*What the task asks:* Write out all the data again, replacing each "camera" with "observer" and keeping everything else unchanged. Leave the pictures out of your answer.
#### Record extracts
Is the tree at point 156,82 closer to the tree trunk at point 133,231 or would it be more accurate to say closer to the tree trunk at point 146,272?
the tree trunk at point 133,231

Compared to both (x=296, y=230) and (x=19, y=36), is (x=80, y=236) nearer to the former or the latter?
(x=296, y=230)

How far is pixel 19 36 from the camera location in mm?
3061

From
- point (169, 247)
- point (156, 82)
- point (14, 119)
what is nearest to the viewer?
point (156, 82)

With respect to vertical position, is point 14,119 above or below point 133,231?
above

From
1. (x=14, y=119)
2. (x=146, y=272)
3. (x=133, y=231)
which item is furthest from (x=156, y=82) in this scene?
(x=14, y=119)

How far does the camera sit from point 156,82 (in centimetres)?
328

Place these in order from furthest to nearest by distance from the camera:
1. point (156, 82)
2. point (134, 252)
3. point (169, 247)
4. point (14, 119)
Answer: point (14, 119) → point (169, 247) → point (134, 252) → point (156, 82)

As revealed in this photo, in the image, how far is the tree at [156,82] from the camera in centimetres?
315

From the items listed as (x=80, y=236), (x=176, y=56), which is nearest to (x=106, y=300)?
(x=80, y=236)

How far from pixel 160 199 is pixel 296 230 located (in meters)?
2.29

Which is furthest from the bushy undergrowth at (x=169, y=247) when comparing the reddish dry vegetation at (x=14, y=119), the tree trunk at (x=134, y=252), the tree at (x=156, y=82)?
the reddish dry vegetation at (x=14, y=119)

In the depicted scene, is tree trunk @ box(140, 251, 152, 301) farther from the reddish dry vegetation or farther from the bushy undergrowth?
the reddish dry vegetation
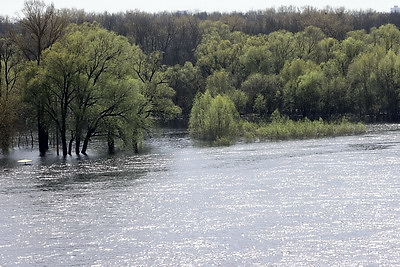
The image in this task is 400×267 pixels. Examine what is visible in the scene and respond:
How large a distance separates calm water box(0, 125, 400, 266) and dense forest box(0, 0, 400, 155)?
674 centimetres

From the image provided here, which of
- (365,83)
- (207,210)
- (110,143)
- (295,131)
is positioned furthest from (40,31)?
(365,83)

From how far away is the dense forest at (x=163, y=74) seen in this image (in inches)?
2461


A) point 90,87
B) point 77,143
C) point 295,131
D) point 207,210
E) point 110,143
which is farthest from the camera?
point 295,131

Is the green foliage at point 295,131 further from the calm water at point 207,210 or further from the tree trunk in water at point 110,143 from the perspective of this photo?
the tree trunk in water at point 110,143

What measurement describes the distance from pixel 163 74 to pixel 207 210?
160 ft

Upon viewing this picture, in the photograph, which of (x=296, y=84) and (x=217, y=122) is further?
(x=296, y=84)

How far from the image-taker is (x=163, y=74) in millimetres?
83438

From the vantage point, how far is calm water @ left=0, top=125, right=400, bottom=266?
92.9ft

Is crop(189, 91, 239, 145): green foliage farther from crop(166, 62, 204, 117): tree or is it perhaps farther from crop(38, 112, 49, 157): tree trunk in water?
crop(166, 62, 204, 117): tree

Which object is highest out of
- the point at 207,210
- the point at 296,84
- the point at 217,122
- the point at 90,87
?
the point at 296,84

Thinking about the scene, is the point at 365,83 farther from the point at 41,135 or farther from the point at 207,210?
the point at 207,210

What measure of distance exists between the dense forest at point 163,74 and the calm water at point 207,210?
265 inches

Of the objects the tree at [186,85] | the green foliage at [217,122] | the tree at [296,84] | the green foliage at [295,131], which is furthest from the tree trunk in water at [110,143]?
the tree at [186,85]

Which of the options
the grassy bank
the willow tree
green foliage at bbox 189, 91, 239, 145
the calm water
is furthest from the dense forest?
the grassy bank
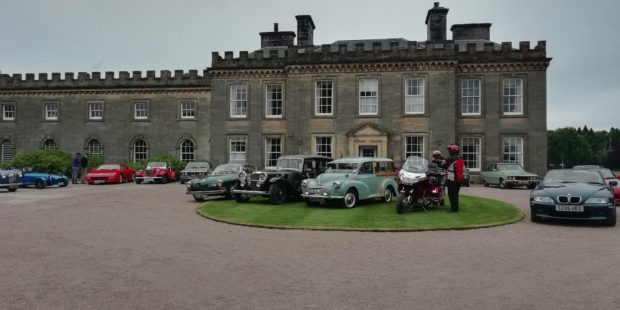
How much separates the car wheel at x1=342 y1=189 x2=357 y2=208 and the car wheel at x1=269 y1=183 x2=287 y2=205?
2.38 m

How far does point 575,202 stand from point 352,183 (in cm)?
600

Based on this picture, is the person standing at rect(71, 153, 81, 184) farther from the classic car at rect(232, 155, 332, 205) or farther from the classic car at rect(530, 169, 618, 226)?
the classic car at rect(530, 169, 618, 226)

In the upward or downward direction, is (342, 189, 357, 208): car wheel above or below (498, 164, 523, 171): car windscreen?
below

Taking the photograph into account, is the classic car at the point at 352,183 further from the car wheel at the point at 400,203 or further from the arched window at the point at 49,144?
the arched window at the point at 49,144

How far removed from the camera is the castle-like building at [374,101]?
2739 centimetres

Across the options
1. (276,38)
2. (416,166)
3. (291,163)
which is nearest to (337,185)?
(416,166)

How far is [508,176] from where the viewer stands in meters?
23.0

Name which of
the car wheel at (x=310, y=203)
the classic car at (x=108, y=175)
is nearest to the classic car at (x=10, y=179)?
the classic car at (x=108, y=175)

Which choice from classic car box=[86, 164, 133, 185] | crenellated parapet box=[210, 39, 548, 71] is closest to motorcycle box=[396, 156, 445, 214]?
crenellated parapet box=[210, 39, 548, 71]

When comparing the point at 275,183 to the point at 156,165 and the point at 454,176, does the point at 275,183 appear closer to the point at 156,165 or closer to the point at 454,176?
the point at 454,176

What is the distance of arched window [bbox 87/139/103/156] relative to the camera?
34000mm

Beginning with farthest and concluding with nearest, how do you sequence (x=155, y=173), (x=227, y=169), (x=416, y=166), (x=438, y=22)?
Answer: (x=438, y=22)
(x=155, y=173)
(x=227, y=169)
(x=416, y=166)

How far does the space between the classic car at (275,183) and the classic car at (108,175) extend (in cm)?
1388

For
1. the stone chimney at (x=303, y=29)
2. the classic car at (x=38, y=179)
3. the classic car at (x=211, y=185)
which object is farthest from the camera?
the stone chimney at (x=303, y=29)
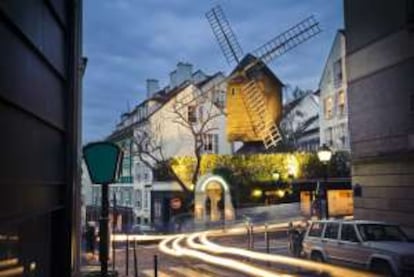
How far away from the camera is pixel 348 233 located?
19094mm

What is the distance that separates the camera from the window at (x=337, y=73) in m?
56.7

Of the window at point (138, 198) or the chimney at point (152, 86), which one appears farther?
the chimney at point (152, 86)

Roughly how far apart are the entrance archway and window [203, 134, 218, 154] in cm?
897

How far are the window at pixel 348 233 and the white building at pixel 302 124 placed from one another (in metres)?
46.6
########
*Exercise output:*
Is the tree at point 156,82 closer to the tree trunk at point 133,231 or would it be more accurate to say closer to the tree trunk at point 146,272?
the tree trunk at point 133,231

Compared to both (x=296, y=230) and (x=19, y=36), is (x=80, y=236) nearer to the former or the latter?
(x=296, y=230)

How far is pixel 19 36 from the observer location in mm?
3061

From
- point (169, 247)
- point (156, 82)
- point (14, 119)
what is nearest to the viewer?
point (156, 82)

With respect to vertical position, is point 14,119 above or below point 133,231?
above

From
1. (x=14, y=119)
2. (x=146, y=272)
3. (x=133, y=231)
which item is furthest from (x=156, y=82) in this scene?
(x=14, y=119)

How far does the observer sit from point 156,82 (in centimetres)?
328

Place these in order from furthest to nearest by distance from the observer:
1. point (156, 82)
2. point (134, 252)
3. point (169, 247)
4. point (14, 119)
Answer: point (14, 119) → point (169, 247) → point (134, 252) → point (156, 82)

As revealed in this photo, in the image, how far is the tree at [156,82] from the observer in centimetres?
315

From the items listed as (x=80, y=236), (x=176, y=56), which is nearest to (x=106, y=300)?
(x=80, y=236)

How far from pixel 160 199 is pixel 296 230 located (in meters)?
2.29

Which is furthest from the bushy undergrowth at (x=169, y=247) when comparing the reddish dry vegetation at (x=14, y=119), the tree trunk at (x=134, y=252), the tree at (x=156, y=82)?
the reddish dry vegetation at (x=14, y=119)

In the depicted scene, is tree trunk @ box(140, 251, 152, 301) farther from the reddish dry vegetation or farther from the bushy undergrowth?
the reddish dry vegetation
The image in this task is 400×267 pixels. Examine what is visible in the scene and respond:
How large a distance separates calm water box(0, 125, 400, 266) and dense forest box(0, 0, 400, 155)?
674 centimetres

From the image provided here, which of
- (365,83)
- (207,210)
- (110,143)
- (295,131)
is positioned furthest from (40,31)?
(365,83)

From how far away is the dense forest at (x=163, y=74) seen in this image (in inches)?
2461


A) point 90,87
B) point 77,143
C) point 295,131
D) point 207,210
E) point 110,143
which is farthest from the observer?
point 295,131

Is the green foliage at point 295,131 further from the calm water at point 207,210 or further from the tree trunk in water at point 110,143 from the perspective of this photo?
the tree trunk in water at point 110,143

What measurement describes the distance from pixel 163 74 to pixel 207 210?
160 ft

Upon viewing this picture, in the photograph, which of (x=296, y=84) and (x=217, y=122) is further?
(x=296, y=84)

How far from the image-taker is (x=163, y=74) in millimetres?
83438

From the vantage point, how far is calm water @ left=0, top=125, right=400, bottom=266?
92.9ft

Is crop(189, 91, 239, 145): green foliage farther from crop(166, 62, 204, 117): tree or is it perhaps farther from crop(38, 112, 49, 157): tree trunk in water?
crop(166, 62, 204, 117): tree

Which object is highest out of
- the point at 207,210
- the point at 296,84
- the point at 217,122
- the point at 90,87
?
the point at 296,84

Thinking about the scene, is the point at 365,83 farther from the point at 41,135 or farther from the point at 207,210?
the point at 207,210

What measure of distance exists between the dense forest at point 163,74 and the calm water at point 207,210?
265 inches

Of the objects the tree at [186,85] | the green foliage at [217,122] | the tree at [296,84] | the green foliage at [295,131], which is furthest from the tree trunk in water at [110,143]?
the tree at [186,85]

Which of the options
the grassy bank
the willow tree
green foliage at bbox 189, 91, 239, 145
the calm water
is furthest from the dense forest?
the grassy bank
How much separates the car wheel at x1=342 y1=189 x2=357 y2=208 and the car wheel at x1=269 y1=183 x2=287 y2=205?
2.38 m

How far does point 575,202 stand from point 352,183 (in cm)?
600

Based on this picture, is the person standing at rect(71, 153, 81, 184) farther from the classic car at rect(232, 155, 332, 205) or farther from the classic car at rect(530, 169, 618, 226)?
the classic car at rect(530, 169, 618, 226)

In the upward or downward direction, is (342, 189, 357, 208): car wheel above or below (498, 164, 523, 171): car windscreen?
below

Taking the photograph into account, is the classic car at the point at 352,183 further from the car wheel at the point at 400,203 or further from the arched window at the point at 49,144?
the arched window at the point at 49,144

How far removed from the observer is the castle-like building at [374,101]?
2739 centimetres

Across the options
1. (276,38)
2. (416,166)
3. (291,163)
which is nearest to (337,185)?
(416,166)

How far is [508,176] from where the viewer stands in meters?
23.0

Name which of
the car wheel at (x=310, y=203)
the classic car at (x=108, y=175)
is nearest to the classic car at (x=10, y=179)?
the classic car at (x=108, y=175)

Which choice from classic car box=[86, 164, 133, 185] | crenellated parapet box=[210, 39, 548, 71] is closest to motorcycle box=[396, 156, 445, 214]?
crenellated parapet box=[210, 39, 548, 71]

When comparing the point at 275,183 to the point at 156,165 and the point at 454,176, does the point at 275,183 appear closer to the point at 156,165 or closer to the point at 454,176?
the point at 454,176

What is the distance of arched window [bbox 87/139/103/156] relative to the observer?
34000mm

Beginning with farthest and concluding with nearest, how do you sequence (x=155, y=173), (x=227, y=169), (x=416, y=166), (x=438, y=22)?
Answer: (x=438, y=22)
(x=155, y=173)
(x=227, y=169)
(x=416, y=166)

How far does the space between the classic car at (275,183) and the classic car at (108,175) extend (in cm)?
1388

For
1. the stone chimney at (x=303, y=29)
2. the classic car at (x=38, y=179)
3. the classic car at (x=211, y=185)
which object is farthest from the observer?
the stone chimney at (x=303, y=29)
How far away from the observer is pixel 348 233 located?
19094mm

What is the distance that separates the observer from the window at (x=337, y=73) in m?
56.7

Of the window at point (138, 198) or the chimney at point (152, 86), which one appears farther?
the chimney at point (152, 86)

Roughly how far apart are the entrance archway and window [203, 134, 218, 154] in cm?
897

How far are the window at pixel 348 233 and the white building at pixel 302 124 placed from one another (in metres)?
46.6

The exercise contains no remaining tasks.